**Passage:**
══════════
Carbohydrate analysis using HPLC with PAD, FLD, CAD, and MS detectors

Analytical Session
David H Thomas, Thermo Fisher Scientific, Chelmsford, MA, USA
Co-author(s): Paul Ullucci and Ian Acworth, Thermo Fisher Scientific, Chelmsford, MA, USA

ABSTRACT: Carbohydrates are a structurally diverse group of compounds that can be categorized as monosaccharides, disaccharides, oligosaccharides, glycoproteins, etc. Carbohydrates are difficult to analyze because they have similar physical and chemical characteristics and do not have a suitable chromophore for UV detection. Several different HPLC methods using various detector strategies (pulsed amperometric electrochemical, fluorescence following derivatization, charged aerosol detection, and mass spectrometry) were developed to help study carbohydrates, and examples for each approach are presented. Although fluorescent tags improve chromatographic resolution and detector sensitivity, they can lead to increased assay variability. Various HPLC modes can be used for carbohydrate separations, with ion exchange, hydrophilic interaction liquid chromatography (HILIC), and reversed phase (RP) on porous graphite column (PGC) being the most common. HPLC provides for simple chromatographic methods; direct detection using PAD or mass detectors such as ELSD, MS, and CAD are employed. CAD is an ideal detector when combined with HILIC or RP/PGC for measuring different carbohydrates. It is a mass-sensitive detector that can measure any non-volatile, and many semi-volatile compounds, typically with low ng sensitivity. Unlike ELSD, it shows high sensitivity, wide dynamic range, high precision, and more consistent inter-analyte response independent of chemical structure. For the analysis of glycans liberated from glycoproteins, the utility of the LC-MS-CAD platform is presented; CAD is used for quantitative analyses, while MS provides structural verification. The advantage of this approach over methods using fluorescent tags is discussed.
══════════
**Records:**
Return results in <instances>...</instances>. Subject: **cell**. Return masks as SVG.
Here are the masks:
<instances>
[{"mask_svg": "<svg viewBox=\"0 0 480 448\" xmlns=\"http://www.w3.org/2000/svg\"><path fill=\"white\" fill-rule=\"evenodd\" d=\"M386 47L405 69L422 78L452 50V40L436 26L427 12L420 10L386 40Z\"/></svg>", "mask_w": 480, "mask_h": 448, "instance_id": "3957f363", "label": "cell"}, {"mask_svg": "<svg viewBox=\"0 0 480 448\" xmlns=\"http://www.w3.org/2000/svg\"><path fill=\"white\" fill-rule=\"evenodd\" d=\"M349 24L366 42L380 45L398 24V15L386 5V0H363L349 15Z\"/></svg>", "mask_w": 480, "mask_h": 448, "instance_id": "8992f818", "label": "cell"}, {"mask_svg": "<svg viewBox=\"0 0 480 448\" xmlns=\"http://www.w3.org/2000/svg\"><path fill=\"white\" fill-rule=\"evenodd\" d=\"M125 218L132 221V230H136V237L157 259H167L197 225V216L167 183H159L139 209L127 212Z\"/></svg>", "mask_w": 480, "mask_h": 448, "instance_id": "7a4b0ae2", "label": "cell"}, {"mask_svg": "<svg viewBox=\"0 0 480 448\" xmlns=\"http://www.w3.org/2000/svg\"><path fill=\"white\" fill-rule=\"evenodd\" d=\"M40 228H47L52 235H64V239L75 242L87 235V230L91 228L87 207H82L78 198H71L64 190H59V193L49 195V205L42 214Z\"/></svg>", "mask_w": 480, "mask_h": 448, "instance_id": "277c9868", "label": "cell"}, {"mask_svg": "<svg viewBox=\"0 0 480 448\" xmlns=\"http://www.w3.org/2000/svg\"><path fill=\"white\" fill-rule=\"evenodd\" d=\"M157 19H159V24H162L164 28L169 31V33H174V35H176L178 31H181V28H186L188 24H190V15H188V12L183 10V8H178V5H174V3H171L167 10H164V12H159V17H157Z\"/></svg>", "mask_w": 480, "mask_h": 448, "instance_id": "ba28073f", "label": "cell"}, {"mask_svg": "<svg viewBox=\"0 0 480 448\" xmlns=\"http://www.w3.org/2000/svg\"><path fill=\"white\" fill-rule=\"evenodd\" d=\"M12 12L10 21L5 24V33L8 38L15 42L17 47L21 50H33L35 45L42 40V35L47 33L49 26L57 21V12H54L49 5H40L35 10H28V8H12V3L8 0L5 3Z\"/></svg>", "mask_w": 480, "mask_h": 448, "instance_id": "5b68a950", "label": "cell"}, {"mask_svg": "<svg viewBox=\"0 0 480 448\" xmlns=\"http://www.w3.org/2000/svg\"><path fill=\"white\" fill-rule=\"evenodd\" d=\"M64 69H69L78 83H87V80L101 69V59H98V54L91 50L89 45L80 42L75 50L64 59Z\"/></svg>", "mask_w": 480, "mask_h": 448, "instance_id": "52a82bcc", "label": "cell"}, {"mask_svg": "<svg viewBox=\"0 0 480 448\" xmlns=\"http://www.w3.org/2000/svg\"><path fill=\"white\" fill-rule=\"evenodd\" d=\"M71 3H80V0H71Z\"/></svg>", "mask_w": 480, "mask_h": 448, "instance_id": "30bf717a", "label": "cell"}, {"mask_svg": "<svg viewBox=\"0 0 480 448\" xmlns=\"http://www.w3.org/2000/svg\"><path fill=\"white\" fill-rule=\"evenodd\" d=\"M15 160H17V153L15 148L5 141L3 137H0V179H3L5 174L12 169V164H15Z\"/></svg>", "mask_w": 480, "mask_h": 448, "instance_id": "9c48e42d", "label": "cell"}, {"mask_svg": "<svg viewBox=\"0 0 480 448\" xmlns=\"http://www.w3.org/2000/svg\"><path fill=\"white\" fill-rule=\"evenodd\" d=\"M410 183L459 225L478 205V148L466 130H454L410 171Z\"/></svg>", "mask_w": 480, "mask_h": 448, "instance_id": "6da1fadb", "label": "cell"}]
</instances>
══════════
**What this exercise asks:**
• a. For each statement below, indicate whether it agrees with the carbohydrate analysis abstract, answering yes or no and quoting the deciding words of that abstract exactly: (i) fluorescent tags can increase assay variability; (ii) CAD typically offers low pg sensitivity; (iii) on the LC-MS-CAD platform, MS is used for quantitative analyses.
• b. Continue the carbohydrate analysis abstract from its final sentence.
The data have no connection to the carbohydrate analysis abstract.

**Answers:**
• a.
(i) Yes: "Although fluorescent tags improve chromatographic resolution and detector sensitivity, they can lead to increased assay variability."
(ii) No: "typically with low ng sensitivity."
(iii) No: "CAD is used for quantitative analyses, while MS provides structural verification."

• b.
Dave Thomas received a Ph.D. degree in analytical chemistry from the University of Nebraska-Lincoln in 1994 for his work developing high-performance immunoaffinity chromatography. In post-doctoral appointments at Midwest Research Institute-California Operations and Sandia National Laboratories, he worked to implement HPIAC and HPLC approaches on miniaturized electrochromatographic separation and analysis platforms. Later, he spent several years developing a variety of IC, HPLC, and LC/MS applications at Dionex Corporation and Thermo Fisher Scientific, where he also served as manager of the HPLC and LCMS applications laboratory. After a few years in vaccine analytical development at Wyeth and Pfizer, Dave returned to Thermo Fisher Scientific, where he continues to develop applications for HPLC with charged aerosol and electrochemical detection.